▶ _Brontekst_:
------------------------

Bij Renault Nederland is het al niet anders. Directeur communicatie Janet Richter: „Renault heeft acht jaar ervaring met elektrische auto’s. Ons volledige dealernetwerk is erop ingesteld. Bovendien komen we op korte termijn met hybride- en plug-inhybride-uitvoeringen van de Clio, de Captur en de Mégane. Ook met enkele varianten op lpg dringen we onze CO2-uitstoot terug.”
Overigens is de genoemde 95 gram per kilometer geen einddoel. In 2021 tellen auto’s onder de 40 gram per kilometer nog maar voor 1,4 mee, en dat loopt terug naar 1. In 2025 moet de gemiddelde uitstoot tot 81 gram per kilometer zijn gedaald. En in 2030 moet die uitkomen op zo’n 60 gram per kilometer.

------------------------

▶ _Verzamelde gegevens_:
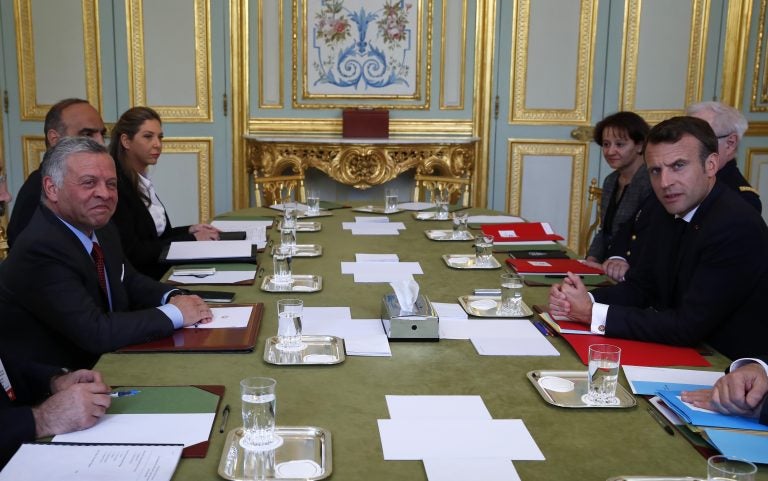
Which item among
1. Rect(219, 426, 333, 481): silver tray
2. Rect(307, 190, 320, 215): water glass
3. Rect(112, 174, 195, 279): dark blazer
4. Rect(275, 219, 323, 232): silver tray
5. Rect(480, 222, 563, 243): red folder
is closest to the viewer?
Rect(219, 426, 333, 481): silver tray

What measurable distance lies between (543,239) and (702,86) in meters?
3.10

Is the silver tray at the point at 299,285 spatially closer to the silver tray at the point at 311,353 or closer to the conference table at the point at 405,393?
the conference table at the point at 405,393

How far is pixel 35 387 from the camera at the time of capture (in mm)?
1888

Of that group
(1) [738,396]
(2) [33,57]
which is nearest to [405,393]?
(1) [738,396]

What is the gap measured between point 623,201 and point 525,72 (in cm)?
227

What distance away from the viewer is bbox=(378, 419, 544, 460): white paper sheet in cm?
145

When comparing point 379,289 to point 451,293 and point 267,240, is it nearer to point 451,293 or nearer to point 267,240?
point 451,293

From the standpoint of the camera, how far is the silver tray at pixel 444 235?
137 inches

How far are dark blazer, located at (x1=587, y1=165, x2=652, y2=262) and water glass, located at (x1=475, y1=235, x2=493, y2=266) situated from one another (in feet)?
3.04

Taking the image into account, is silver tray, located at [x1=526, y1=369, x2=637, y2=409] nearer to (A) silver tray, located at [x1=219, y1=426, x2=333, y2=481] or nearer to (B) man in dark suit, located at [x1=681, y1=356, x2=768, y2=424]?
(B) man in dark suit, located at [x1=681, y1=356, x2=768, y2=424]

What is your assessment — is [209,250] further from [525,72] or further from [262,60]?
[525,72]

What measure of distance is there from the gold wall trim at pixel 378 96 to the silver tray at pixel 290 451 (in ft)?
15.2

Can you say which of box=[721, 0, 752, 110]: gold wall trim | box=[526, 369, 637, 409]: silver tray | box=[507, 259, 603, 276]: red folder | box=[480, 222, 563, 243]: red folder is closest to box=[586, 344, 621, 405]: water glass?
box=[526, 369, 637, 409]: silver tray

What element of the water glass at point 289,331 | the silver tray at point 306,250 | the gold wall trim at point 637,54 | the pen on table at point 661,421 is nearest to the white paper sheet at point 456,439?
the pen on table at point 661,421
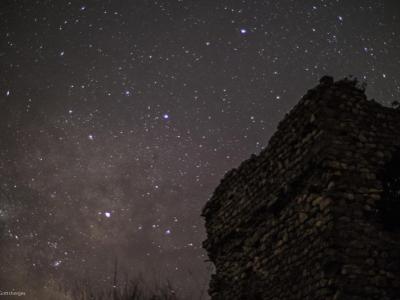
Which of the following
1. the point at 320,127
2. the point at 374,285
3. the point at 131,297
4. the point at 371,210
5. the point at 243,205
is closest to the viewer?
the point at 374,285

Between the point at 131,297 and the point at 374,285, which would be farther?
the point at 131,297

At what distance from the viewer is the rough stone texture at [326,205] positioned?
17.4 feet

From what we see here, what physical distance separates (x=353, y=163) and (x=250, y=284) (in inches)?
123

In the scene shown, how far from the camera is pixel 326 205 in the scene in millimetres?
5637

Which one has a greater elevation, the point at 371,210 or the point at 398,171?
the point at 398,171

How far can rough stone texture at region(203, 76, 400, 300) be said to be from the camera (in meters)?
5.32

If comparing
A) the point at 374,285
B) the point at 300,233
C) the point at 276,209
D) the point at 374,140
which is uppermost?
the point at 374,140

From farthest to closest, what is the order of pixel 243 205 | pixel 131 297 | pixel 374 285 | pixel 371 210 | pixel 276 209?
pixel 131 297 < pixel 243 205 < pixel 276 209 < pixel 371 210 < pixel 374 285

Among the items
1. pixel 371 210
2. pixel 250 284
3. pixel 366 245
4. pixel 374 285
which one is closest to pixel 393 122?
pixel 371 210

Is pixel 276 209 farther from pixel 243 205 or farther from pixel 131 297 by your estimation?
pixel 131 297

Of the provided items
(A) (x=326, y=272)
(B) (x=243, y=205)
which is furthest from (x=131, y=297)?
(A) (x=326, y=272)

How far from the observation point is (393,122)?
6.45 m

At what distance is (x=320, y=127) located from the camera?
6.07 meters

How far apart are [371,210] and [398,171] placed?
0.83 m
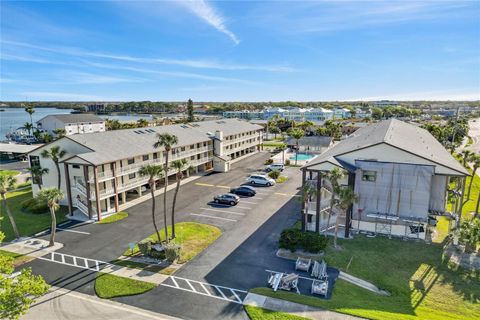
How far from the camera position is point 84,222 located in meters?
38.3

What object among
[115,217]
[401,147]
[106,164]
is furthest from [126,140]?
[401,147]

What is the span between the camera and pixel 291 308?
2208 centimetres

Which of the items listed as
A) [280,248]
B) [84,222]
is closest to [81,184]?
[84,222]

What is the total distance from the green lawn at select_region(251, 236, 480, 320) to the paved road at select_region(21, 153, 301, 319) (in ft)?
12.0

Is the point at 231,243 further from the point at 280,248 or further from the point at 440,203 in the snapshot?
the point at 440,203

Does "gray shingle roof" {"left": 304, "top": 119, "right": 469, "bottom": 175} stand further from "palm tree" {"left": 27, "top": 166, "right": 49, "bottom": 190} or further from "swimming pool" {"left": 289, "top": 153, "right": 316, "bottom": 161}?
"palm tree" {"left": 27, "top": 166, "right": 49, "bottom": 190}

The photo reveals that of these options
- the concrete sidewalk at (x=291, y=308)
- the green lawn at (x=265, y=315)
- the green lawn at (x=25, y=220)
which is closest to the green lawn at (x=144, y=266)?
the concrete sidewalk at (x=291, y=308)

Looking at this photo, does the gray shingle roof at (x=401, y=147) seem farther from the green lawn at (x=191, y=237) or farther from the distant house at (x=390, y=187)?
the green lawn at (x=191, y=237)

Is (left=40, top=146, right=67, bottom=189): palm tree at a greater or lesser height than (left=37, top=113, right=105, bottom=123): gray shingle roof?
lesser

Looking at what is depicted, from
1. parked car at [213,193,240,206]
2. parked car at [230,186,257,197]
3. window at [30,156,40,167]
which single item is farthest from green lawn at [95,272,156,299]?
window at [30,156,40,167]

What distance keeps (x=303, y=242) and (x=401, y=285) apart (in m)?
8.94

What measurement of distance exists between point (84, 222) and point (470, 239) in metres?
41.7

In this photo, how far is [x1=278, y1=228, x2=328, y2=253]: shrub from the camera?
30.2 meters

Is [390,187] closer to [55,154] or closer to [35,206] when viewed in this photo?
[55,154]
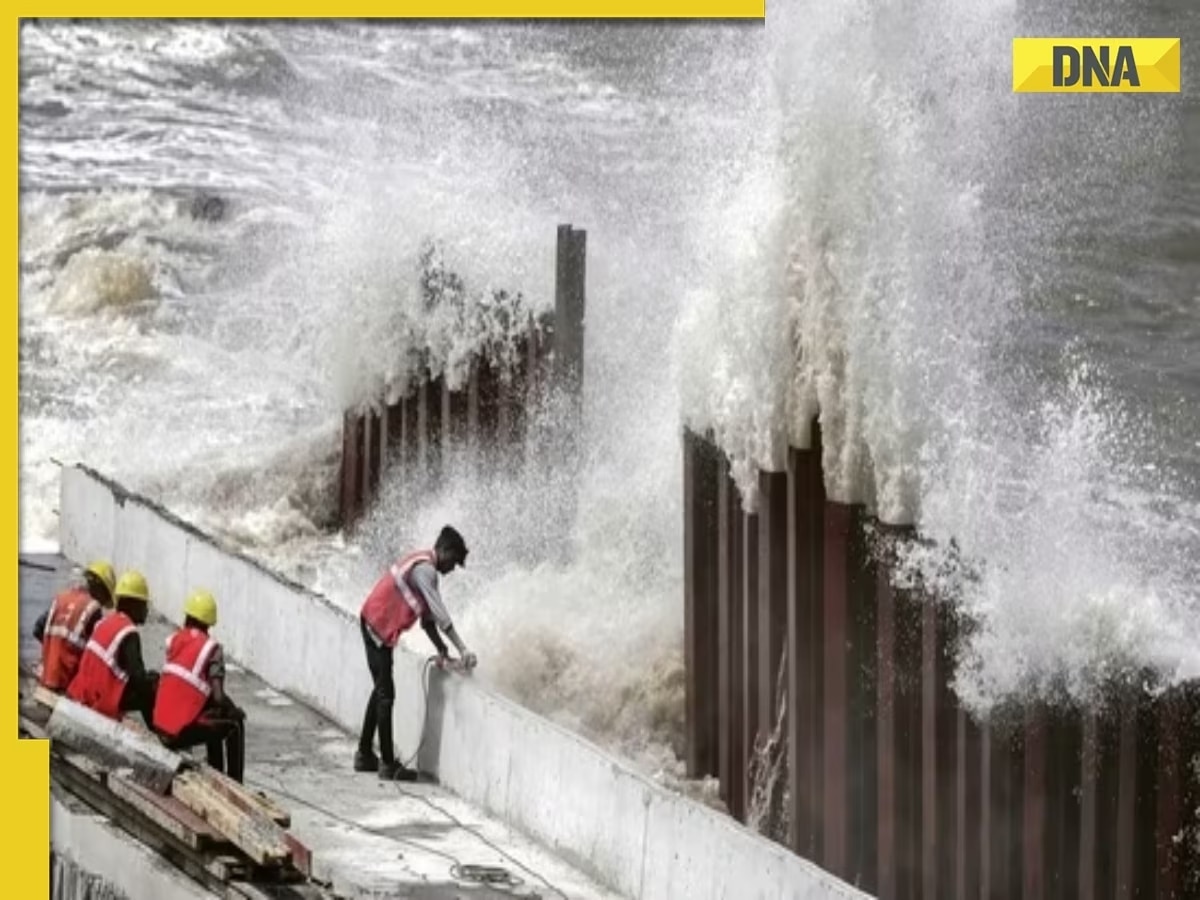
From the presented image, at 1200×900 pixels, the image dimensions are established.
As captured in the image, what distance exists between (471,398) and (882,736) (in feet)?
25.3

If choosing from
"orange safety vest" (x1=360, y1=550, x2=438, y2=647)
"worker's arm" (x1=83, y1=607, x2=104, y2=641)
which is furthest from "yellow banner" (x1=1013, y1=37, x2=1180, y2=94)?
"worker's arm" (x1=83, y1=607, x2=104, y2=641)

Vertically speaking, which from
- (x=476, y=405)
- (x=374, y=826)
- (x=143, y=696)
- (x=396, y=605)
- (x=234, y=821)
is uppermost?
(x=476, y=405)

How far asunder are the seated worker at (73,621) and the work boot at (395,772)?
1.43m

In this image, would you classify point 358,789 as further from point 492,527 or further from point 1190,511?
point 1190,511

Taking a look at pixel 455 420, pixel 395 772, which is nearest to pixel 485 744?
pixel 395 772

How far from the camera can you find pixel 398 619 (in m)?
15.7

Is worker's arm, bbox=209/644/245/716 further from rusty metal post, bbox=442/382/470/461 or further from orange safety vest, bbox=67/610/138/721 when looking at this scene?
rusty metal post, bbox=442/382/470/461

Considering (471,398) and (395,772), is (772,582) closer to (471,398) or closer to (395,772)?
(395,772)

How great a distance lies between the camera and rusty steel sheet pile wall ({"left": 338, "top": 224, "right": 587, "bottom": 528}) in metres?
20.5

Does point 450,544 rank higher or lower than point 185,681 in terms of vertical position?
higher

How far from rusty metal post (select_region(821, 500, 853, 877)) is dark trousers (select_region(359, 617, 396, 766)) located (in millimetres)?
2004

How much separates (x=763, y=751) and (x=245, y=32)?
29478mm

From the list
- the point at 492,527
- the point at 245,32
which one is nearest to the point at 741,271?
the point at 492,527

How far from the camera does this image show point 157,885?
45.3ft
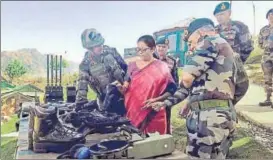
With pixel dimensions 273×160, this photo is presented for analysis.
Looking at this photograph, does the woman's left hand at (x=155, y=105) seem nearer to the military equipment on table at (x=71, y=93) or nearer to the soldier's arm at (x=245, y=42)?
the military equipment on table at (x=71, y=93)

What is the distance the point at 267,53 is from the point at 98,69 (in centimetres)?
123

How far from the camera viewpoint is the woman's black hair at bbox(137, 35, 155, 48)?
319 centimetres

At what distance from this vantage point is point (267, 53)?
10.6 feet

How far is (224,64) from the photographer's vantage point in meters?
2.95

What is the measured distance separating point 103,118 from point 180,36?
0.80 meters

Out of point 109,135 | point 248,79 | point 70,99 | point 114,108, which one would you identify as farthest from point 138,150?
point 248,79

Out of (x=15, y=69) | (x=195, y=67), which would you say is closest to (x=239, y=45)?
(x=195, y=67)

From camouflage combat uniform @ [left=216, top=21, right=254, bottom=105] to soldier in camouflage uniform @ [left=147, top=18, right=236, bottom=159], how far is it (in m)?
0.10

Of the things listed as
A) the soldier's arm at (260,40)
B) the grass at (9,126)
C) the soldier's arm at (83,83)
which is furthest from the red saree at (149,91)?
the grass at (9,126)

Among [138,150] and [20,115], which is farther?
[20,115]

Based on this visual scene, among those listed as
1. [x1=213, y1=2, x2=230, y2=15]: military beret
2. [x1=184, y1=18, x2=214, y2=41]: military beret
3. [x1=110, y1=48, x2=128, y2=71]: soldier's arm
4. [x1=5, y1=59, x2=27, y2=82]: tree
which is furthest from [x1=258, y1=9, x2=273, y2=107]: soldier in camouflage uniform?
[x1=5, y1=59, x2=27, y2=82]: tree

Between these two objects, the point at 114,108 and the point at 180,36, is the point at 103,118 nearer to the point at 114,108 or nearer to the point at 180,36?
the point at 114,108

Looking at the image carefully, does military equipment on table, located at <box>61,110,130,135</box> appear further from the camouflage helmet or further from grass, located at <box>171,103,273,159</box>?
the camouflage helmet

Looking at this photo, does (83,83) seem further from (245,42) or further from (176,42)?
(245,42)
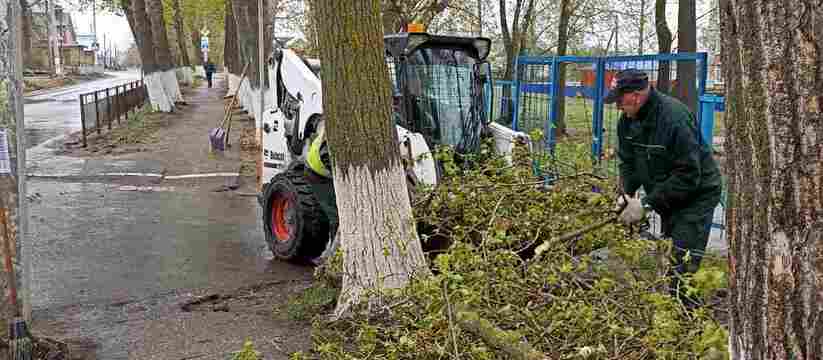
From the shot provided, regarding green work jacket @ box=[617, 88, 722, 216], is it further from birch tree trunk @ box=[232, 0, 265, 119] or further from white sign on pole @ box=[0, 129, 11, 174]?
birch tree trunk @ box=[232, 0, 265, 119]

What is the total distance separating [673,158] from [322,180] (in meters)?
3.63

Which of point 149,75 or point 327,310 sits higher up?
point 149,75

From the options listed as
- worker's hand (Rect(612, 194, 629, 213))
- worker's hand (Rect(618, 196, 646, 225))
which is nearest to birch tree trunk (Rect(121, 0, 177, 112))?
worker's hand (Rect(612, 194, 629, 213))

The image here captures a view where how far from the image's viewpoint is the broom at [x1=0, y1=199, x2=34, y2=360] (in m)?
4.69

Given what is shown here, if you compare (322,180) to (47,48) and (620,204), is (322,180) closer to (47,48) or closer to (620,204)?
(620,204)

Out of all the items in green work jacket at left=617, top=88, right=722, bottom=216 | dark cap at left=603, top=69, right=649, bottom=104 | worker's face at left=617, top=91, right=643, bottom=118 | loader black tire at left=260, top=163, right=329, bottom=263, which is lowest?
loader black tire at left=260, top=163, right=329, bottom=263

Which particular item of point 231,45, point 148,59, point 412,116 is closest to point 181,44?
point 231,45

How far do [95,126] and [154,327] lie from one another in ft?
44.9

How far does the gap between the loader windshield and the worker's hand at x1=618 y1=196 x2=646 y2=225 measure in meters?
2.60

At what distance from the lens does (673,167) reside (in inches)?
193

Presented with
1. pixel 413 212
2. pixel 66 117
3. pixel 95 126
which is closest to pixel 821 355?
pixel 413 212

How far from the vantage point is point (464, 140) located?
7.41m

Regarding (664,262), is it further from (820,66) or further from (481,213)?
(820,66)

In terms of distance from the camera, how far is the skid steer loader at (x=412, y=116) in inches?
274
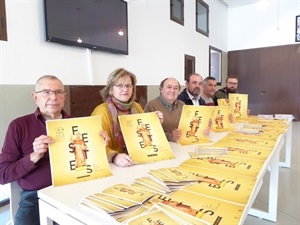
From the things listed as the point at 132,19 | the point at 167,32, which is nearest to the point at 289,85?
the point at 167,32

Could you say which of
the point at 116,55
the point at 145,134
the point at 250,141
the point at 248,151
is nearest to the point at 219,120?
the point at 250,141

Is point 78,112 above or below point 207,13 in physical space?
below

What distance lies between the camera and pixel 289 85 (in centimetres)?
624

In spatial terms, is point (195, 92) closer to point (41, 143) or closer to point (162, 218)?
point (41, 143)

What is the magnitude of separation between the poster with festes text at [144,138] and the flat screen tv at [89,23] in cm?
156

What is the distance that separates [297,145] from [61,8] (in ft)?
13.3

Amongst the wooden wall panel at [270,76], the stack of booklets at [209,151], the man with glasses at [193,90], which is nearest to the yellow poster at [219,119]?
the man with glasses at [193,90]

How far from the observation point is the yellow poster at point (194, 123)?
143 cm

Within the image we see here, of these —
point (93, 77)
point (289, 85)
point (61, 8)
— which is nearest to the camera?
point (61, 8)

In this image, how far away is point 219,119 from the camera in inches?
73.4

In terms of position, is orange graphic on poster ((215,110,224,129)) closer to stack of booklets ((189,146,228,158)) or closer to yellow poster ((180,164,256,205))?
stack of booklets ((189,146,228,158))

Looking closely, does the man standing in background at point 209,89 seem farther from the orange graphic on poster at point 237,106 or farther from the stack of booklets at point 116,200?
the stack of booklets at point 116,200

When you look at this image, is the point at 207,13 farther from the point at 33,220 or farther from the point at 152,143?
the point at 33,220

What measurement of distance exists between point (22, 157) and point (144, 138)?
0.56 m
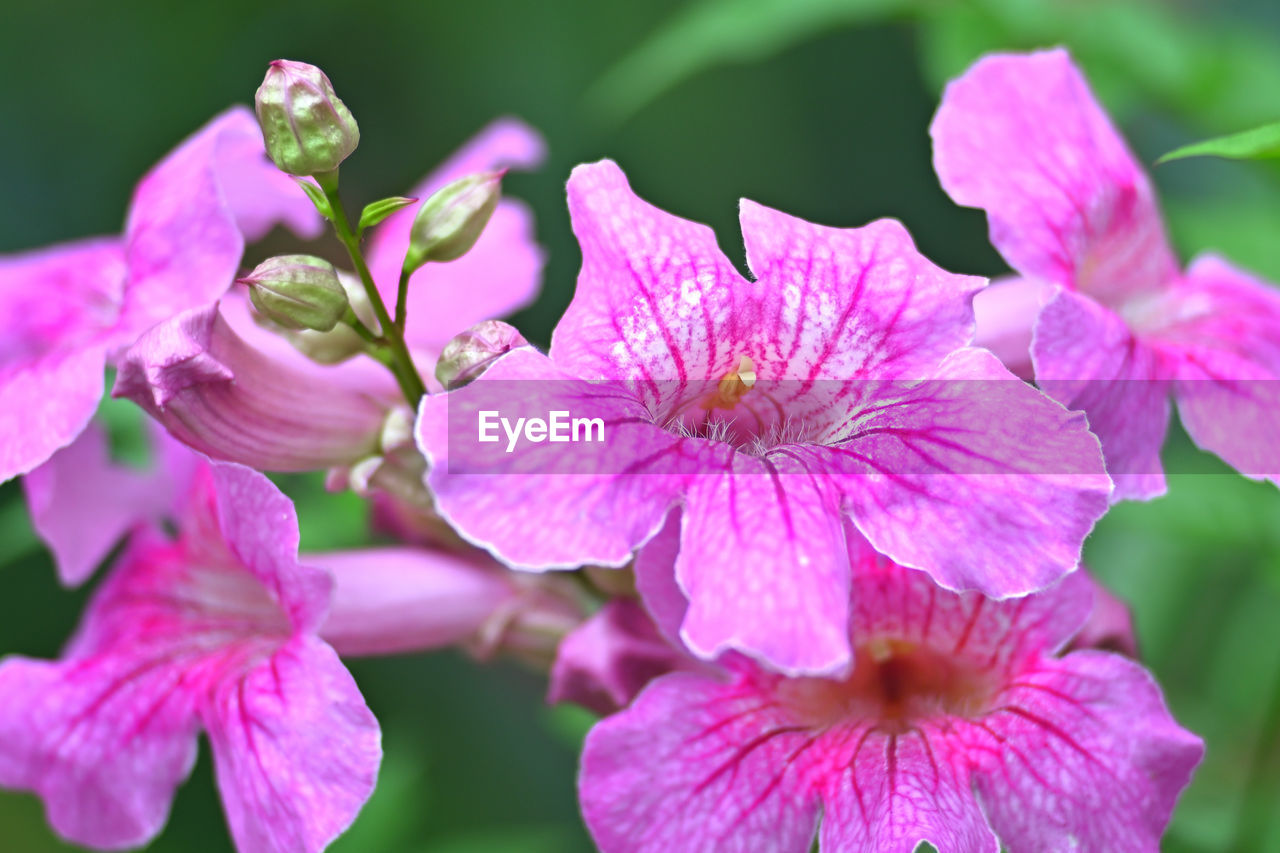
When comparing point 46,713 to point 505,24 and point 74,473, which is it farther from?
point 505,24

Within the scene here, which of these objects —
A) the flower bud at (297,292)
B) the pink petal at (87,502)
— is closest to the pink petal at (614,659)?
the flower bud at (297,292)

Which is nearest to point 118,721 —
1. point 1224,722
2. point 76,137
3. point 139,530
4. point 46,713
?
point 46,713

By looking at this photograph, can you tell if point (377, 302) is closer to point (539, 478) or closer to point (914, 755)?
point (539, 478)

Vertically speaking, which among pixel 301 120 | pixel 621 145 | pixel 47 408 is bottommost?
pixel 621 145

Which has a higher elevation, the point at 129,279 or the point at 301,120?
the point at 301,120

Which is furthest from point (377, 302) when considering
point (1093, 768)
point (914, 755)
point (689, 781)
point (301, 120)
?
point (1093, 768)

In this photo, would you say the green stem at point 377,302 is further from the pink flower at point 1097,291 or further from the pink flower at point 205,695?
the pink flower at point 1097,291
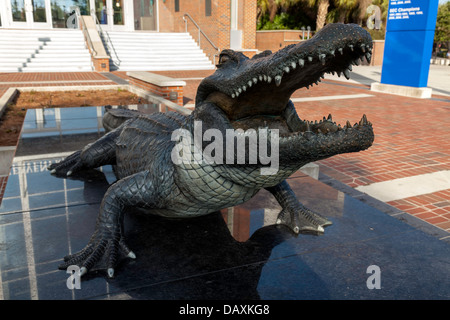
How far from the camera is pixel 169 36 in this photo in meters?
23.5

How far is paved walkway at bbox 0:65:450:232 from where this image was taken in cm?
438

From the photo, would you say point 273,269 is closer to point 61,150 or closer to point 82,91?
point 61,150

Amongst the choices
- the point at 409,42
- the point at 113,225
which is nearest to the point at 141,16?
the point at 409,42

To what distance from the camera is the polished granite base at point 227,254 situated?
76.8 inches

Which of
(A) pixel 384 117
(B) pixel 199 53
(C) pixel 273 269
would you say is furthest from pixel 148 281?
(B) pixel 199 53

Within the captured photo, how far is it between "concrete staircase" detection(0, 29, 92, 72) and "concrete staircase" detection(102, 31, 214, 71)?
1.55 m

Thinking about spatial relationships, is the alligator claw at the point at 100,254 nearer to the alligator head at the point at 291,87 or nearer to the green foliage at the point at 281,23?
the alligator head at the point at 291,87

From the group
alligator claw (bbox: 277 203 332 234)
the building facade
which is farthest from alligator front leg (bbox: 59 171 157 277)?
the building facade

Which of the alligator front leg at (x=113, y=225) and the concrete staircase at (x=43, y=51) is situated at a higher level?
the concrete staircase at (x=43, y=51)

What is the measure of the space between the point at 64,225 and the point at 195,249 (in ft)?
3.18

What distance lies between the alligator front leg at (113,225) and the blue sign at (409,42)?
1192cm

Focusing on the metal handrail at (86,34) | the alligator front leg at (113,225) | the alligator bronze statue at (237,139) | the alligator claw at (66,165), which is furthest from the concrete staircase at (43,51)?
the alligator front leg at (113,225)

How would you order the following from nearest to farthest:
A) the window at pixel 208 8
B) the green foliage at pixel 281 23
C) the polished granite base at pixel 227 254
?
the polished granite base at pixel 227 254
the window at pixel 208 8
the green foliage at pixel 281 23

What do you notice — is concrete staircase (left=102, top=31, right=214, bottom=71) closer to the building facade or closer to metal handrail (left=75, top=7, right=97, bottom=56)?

------------------------

▶ _Opdrachten_:
1. Hoeveel jaar ervaring met elektrische auto's heeft Renault volgens de brontekst?
2. Welke Renault-modellen krijgen volgens de brontekst binnenkort hybride- en plug-inhybride-uitvoeringen? Noem ze allemaal.

▶ _Volledige uitwerkingen_:
1. Acht jaar.

2. De Clio, de Captur en de Mégane.